:: Records provided ::
++++++++
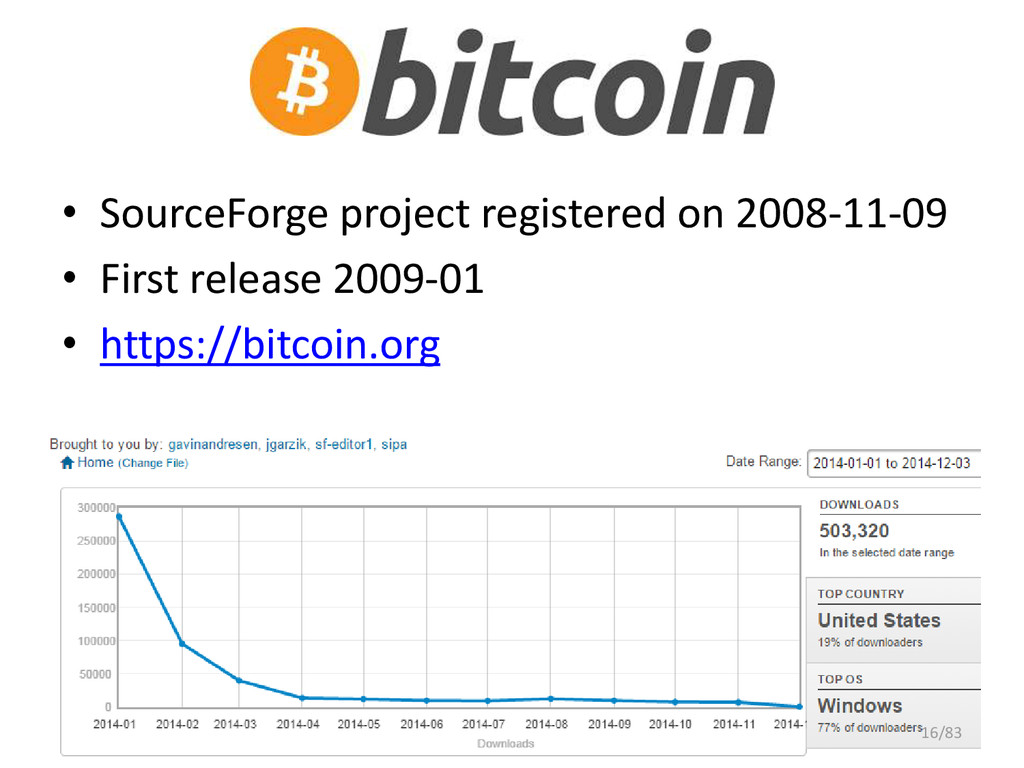 Bitcoin • SourceForge project registered on 200...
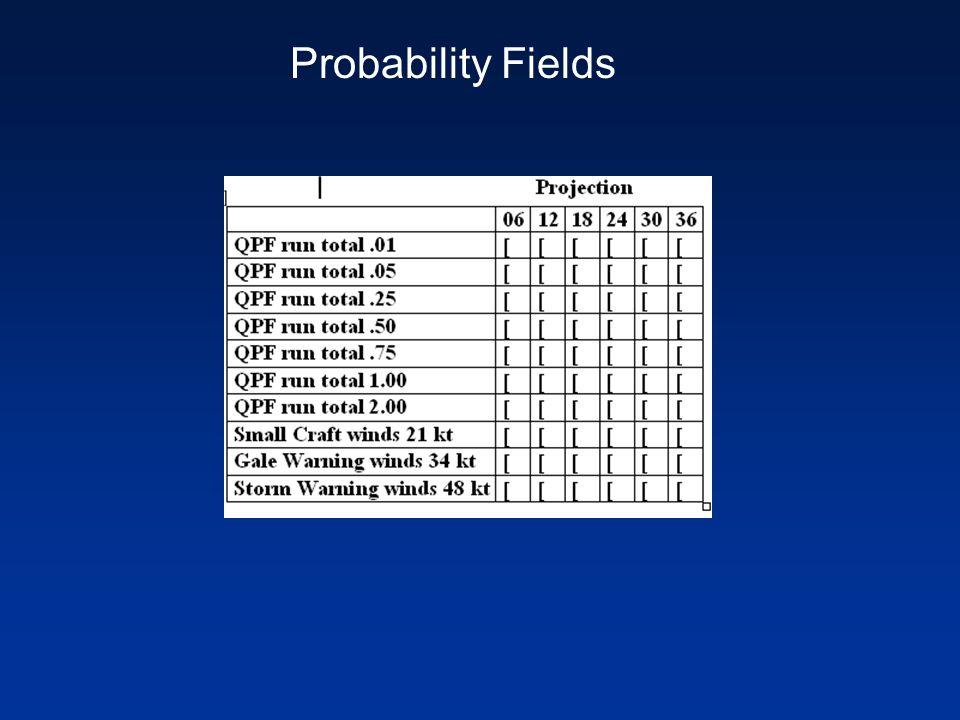 Probability Fields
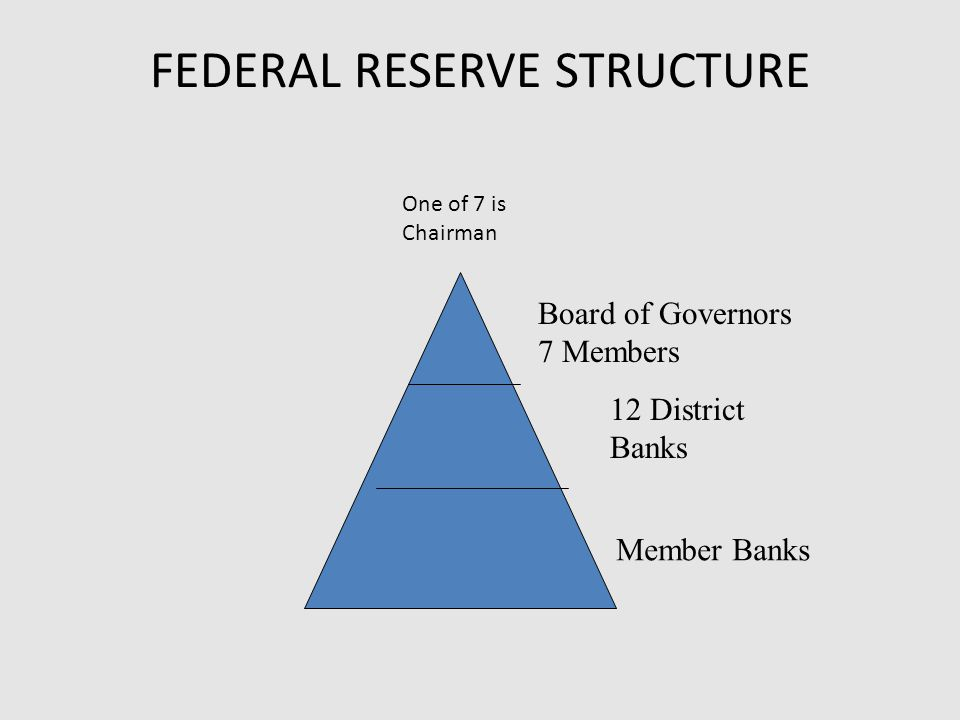 FEDERAL RESERVE STRUCTURE Board of Governors 7 Members 12 District Banks Member Banks One of 7 is Chairman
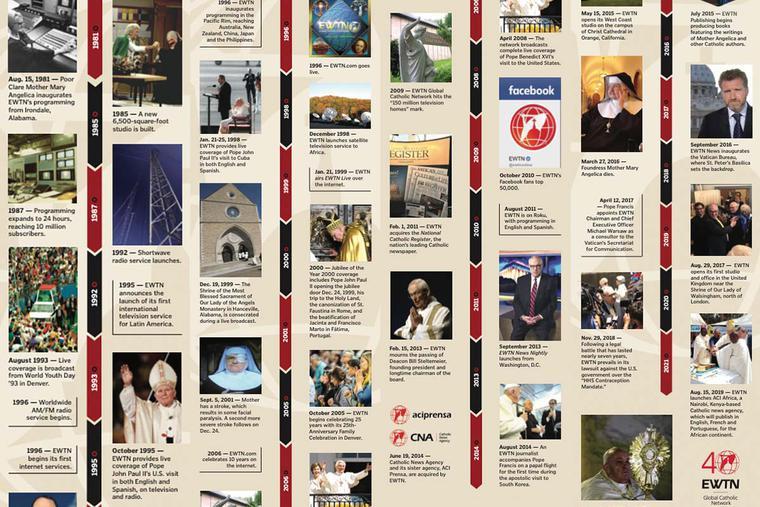 EWTN Timeline: 40 Years of History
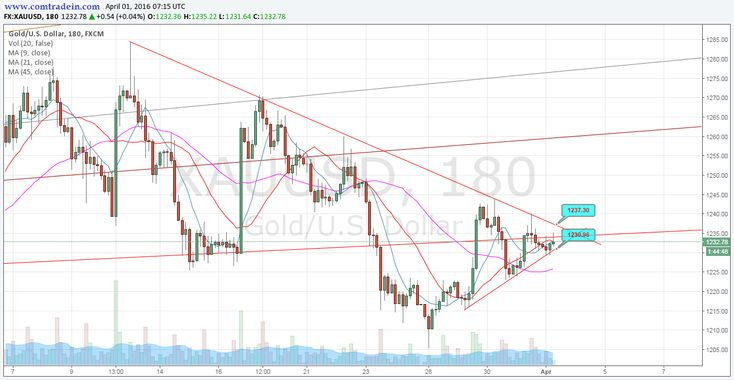 Gold: Break out is awaited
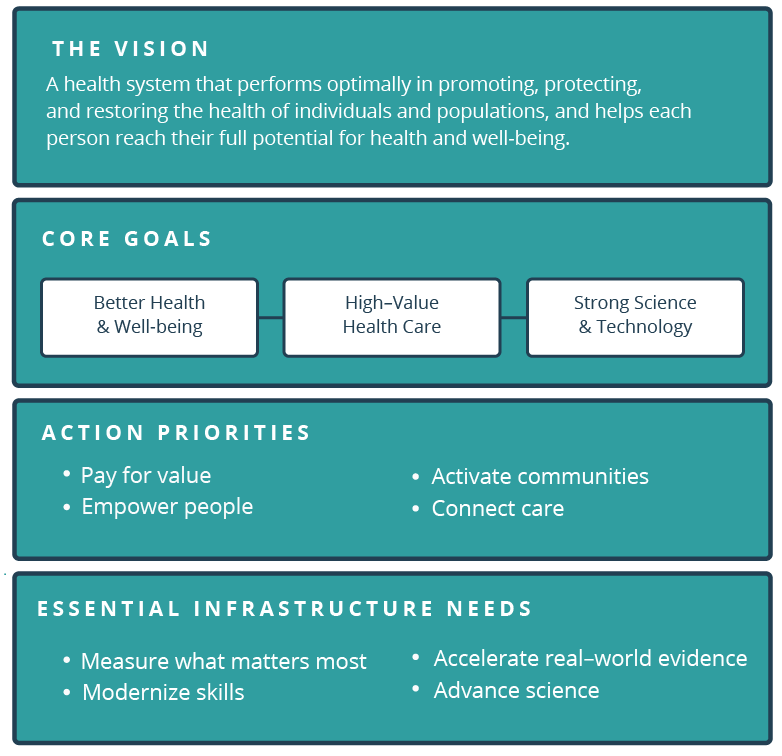 Vital Directions for Health & Health Care: Priorities from a National Academy of Medicine Initiative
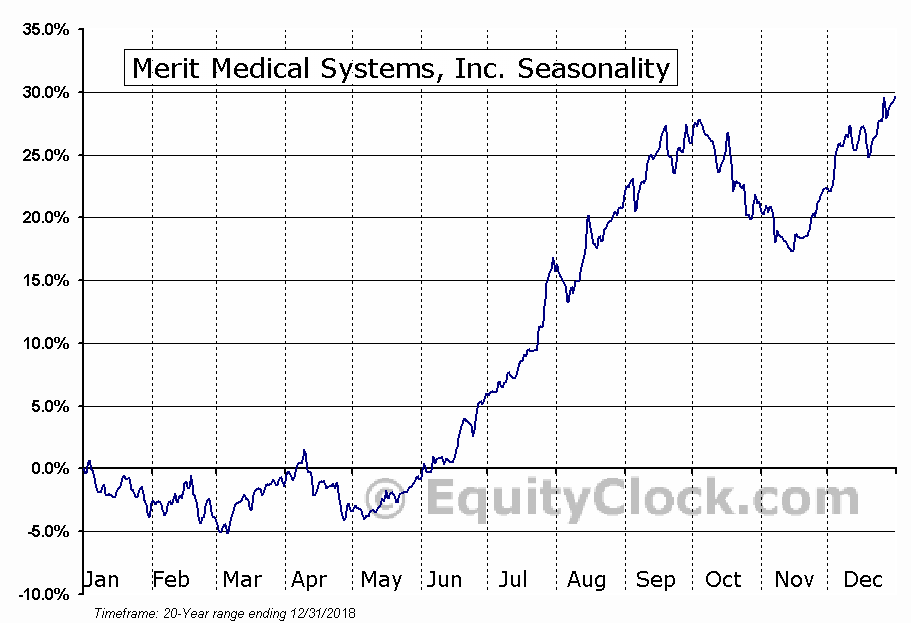 Merit Medical Systems, Inc. (MMSI) Seasonal Chart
++++++++
:: What is required ::
Drop the images, then copy the data exactly.

:: Exercise answer ::
 Bitcoin • SourceForge project registered on 200...
 Probability Fields
 FEDERAL RESERVE STRUCTURE Board of Governors 7 Members 12 District Banks Member Banks One of 7 is Chairman
 EWTN Timeline: 40 Years of History
 Gold: Break out is awaited
 Vital Directions for Health & Health Care: Priorities from a National Academy of Medicine Initiative
 Merit Medical Systems, Inc. (MMSI) Seasonal Chart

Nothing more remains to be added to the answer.